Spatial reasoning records

* begin *

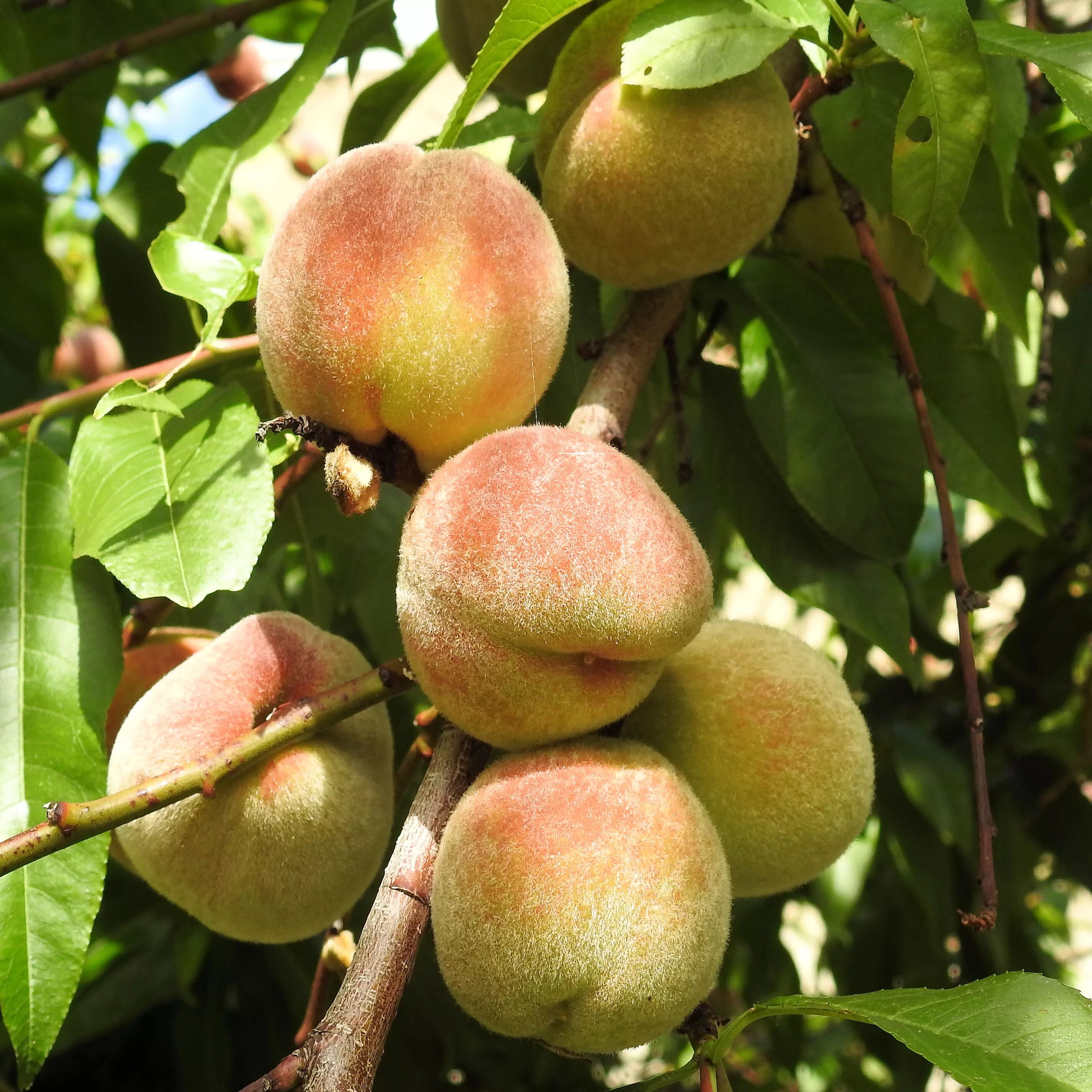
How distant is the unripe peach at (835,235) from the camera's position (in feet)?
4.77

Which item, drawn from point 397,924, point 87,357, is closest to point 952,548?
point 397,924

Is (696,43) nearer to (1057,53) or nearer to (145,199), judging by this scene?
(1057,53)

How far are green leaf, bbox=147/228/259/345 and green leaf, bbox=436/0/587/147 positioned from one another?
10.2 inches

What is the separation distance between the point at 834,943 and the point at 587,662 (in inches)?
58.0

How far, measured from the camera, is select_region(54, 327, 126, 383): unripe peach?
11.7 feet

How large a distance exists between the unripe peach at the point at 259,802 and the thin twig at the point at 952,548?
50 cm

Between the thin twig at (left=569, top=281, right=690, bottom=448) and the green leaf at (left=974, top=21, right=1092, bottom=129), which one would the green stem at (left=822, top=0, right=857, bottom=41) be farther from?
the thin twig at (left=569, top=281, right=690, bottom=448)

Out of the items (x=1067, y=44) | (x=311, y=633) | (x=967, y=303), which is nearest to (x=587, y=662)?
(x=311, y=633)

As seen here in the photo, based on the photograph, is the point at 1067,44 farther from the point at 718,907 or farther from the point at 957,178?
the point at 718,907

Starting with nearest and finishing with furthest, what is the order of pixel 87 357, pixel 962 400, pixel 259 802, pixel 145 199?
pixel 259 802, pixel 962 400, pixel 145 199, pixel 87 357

* end *
* begin *

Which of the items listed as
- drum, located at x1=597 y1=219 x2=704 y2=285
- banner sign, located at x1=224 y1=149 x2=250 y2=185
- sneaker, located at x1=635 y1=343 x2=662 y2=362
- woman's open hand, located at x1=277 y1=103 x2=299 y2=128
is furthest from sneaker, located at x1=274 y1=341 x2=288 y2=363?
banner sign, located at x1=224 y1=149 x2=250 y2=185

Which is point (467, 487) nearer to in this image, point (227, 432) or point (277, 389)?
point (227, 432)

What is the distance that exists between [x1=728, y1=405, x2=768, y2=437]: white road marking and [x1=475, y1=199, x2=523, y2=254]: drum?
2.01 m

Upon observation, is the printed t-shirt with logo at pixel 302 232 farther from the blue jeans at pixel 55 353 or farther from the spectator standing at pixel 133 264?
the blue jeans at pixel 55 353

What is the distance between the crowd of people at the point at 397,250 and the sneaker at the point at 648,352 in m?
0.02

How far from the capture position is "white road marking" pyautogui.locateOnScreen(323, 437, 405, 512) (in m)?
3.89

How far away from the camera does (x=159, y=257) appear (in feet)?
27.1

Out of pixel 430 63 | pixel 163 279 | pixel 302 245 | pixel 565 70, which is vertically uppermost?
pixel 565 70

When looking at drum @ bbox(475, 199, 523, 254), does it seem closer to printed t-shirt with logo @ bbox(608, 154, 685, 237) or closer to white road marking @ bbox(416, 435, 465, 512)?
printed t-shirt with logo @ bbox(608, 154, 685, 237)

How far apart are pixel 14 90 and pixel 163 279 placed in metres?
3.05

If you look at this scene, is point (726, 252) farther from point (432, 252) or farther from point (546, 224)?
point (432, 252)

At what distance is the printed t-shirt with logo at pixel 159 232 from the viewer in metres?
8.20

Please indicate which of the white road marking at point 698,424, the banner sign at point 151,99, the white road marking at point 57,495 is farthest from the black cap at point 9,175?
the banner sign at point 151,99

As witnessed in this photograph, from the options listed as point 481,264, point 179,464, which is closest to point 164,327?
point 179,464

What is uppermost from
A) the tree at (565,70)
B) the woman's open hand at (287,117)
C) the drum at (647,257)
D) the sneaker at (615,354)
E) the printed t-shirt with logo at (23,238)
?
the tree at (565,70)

* end *
* begin *

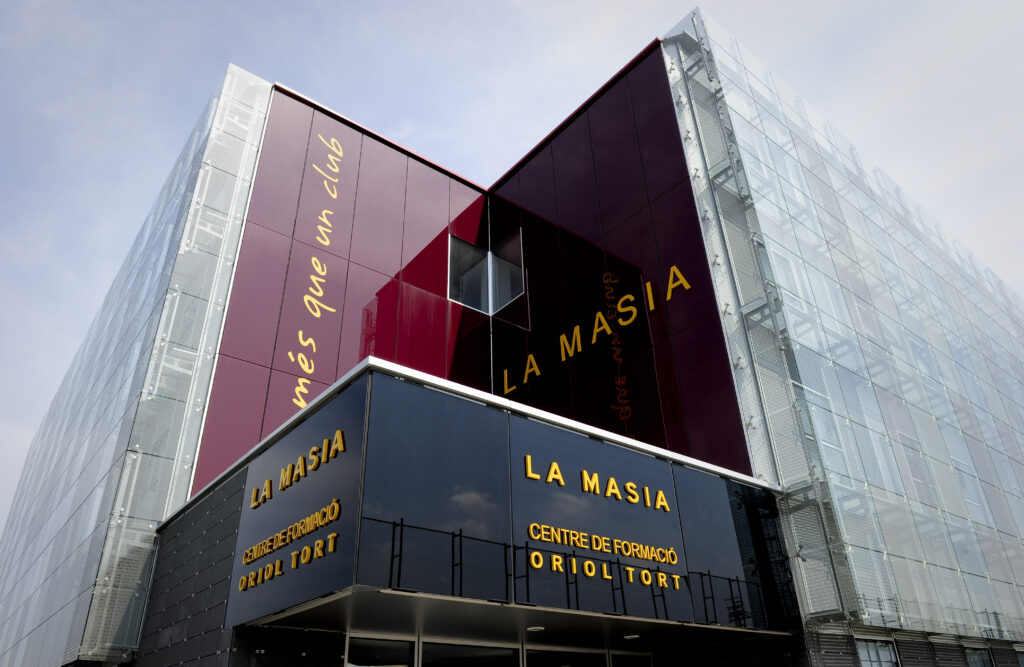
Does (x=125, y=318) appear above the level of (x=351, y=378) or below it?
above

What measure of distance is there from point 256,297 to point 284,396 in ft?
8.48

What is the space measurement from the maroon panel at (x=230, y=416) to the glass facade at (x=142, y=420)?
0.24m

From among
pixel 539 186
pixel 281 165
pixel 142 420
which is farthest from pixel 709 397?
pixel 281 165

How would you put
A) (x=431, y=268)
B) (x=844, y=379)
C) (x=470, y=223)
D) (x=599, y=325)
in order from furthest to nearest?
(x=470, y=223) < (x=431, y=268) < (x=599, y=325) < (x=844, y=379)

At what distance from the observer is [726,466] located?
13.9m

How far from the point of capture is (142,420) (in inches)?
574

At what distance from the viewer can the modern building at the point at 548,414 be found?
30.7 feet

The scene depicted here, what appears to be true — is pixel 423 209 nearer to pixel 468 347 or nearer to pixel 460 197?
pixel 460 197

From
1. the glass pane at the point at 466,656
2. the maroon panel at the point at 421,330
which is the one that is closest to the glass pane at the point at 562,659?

* end *

• _Job_: Extract each line of the records above that contains the string "would", matching case exactly.

• _Response to this exercise_:
Between the thin twig at (left=569, top=281, right=690, bottom=448) and the green leaf at (left=974, top=21, right=1092, bottom=129), which one would the green stem at (left=822, top=0, right=857, bottom=41) be farther from?
How would you put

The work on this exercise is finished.